Reggie had been living with his aunt Cheap nfl jerseys before his dad's arrest but was then forced to move into his grandmother's apartment in a different neighborhood, called Hollywood, a few miles away. The whole situation left him shaken, scared and confused. Guys hanging out in the stairwells of the building and others on the block jumped on the new kid. Turf wars are real, and he was coming from Binghampton, a rival hood. His grandmother, Sheila Harris, fortunately was a tough as nails 49 year old and a worthy combatant, hell bent on her grandson getting out of the projects.

"They were trying to fight him. Everything," his grandmother said. "They were really at Reggie, you know. They started surrounding him at the gym. They were over there double teaming him because he don't want to be a gangbanger. He's not a follower. He's a leader.

The boys of Lester Middle School in Memphis rewarded Penny Hardaway with his first championship season.

"You got the gangbanging; you've got the ones trying to pull him in and get in his head because he's a young boy. We're surrounded by them. That's all they do. GDs, Vice Lords, all of them. Grapes, stay right next door. But they don't bother mine because I put it out there.

"The furthest Reggie's ass can go is right here to this curb. I may let him go to the park. But Coach will tell you, when them streetlights come on, his ass got to be right back here: Nine o'clock, he's got to be in the house."

She called the police; she called the gang unit. Whatever it took to keep the pants on the ground, hat turned sideways gangbangers away. "I tell them don't mess with my kids!"

His grandmother is known around the neighborhood as the Freeze Cup Lady for hustling Popsicles at 50 cents a pop as a way to keep Reggie and her three other grandchildren under her roof. Reggie's mother is in and out of his life, living just up the street a few apartments away. But as his grandmother put it, the less time she spends with Reggie the better: "I'm grandmomma hard. But down the road, she's momma hard. She don't play with his ass.

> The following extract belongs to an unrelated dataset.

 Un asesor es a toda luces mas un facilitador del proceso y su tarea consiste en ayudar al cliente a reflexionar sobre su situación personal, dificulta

He can get away with things with me, but her oooh, baby she ain't nice."

Reggie was the team's leader, having played for Coach Dez since sixth grade. But with his father in prison and his downgraded and dangerous home environment, Reggie grew angry and resentful. Who could blame him?

He was once an honor roll student, but his grades began slipping in the fall of 2011 as basketball season approached. His blunt spoken grandma gave him this advice: "You never know what's gonna happen. Just stay prayed up, ya know. Live from day to day. One day at a time."

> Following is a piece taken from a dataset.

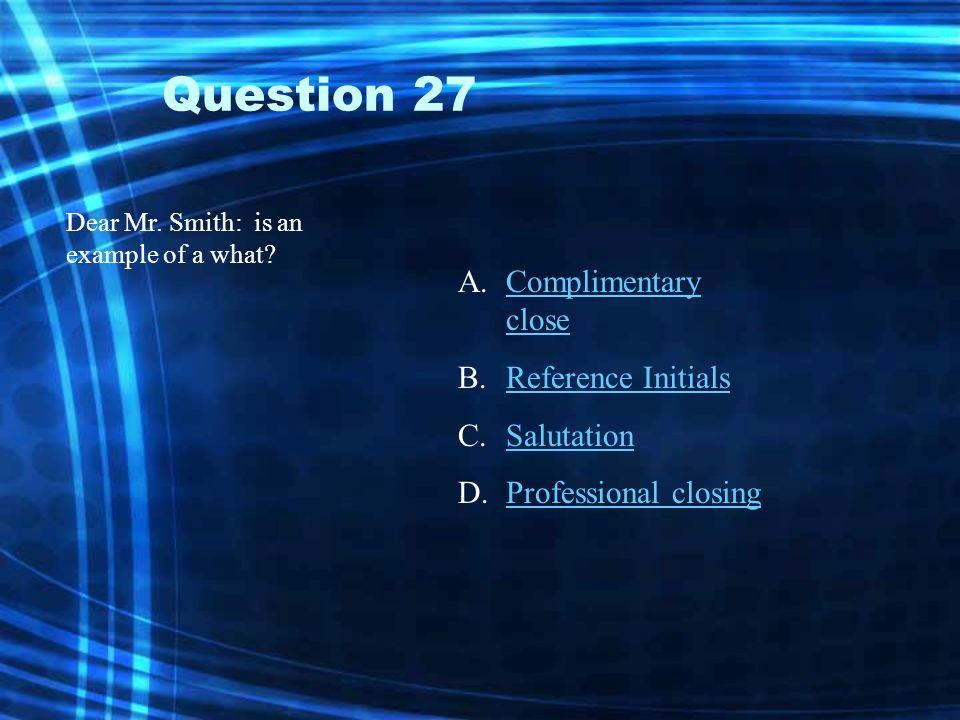 Question 26 Sincerely yours is an example of a __________? A.Complimentary CloseComplimentary Close B.Personal Business letterPersonal Business letter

Now, in the gym, he looked at his shirt and at Penny. Mayo and Penny. The images of both basketball players graced it.

"Is that really you?" Reggie asked.

"Yeah, that's me," Penny said with a smile.

"You look different," Reggie replied.

While Reggie was the veteran of the team, this was Robert Washington's first time playing for Lester. He had never played organized ball before this season. He knew the game from playing on the street, at rec centers and even on an Amateur Athletic Union travel team, but that was all about individual play. The concept of winning was wrapped around having the best move to the basket, not about the final score or playing together. At 6 foot 4, Robert Washington had a 7 foot wingspan. His bones ached from growing so fast, and at just 14, it was clear he wasn't done.

Learn more about the transformative season

To older Memphis fans, he resembled a young Keith Lee, the dominant big man who took the Tigers to the Final Four in 1985. To the current generation, he resembled a different hoops star. His long limbs and faded haircut, along with his stellar play, earned him the nickname Little Durant, as in Oklahoma City All Star Kevin Durant.

Robert lived in two neighboring homes a couple of blocks from the Lester school, one belonging to his aunt, the other his grandmother. Like Reggie's, Robert's dad also sat in prison. His dad had been locked up nearly all of Robert's life, mostly for drug offenses. The homes were a living testament to Cheap authentic nfl jerseys the saying that it takes a village to raise a child.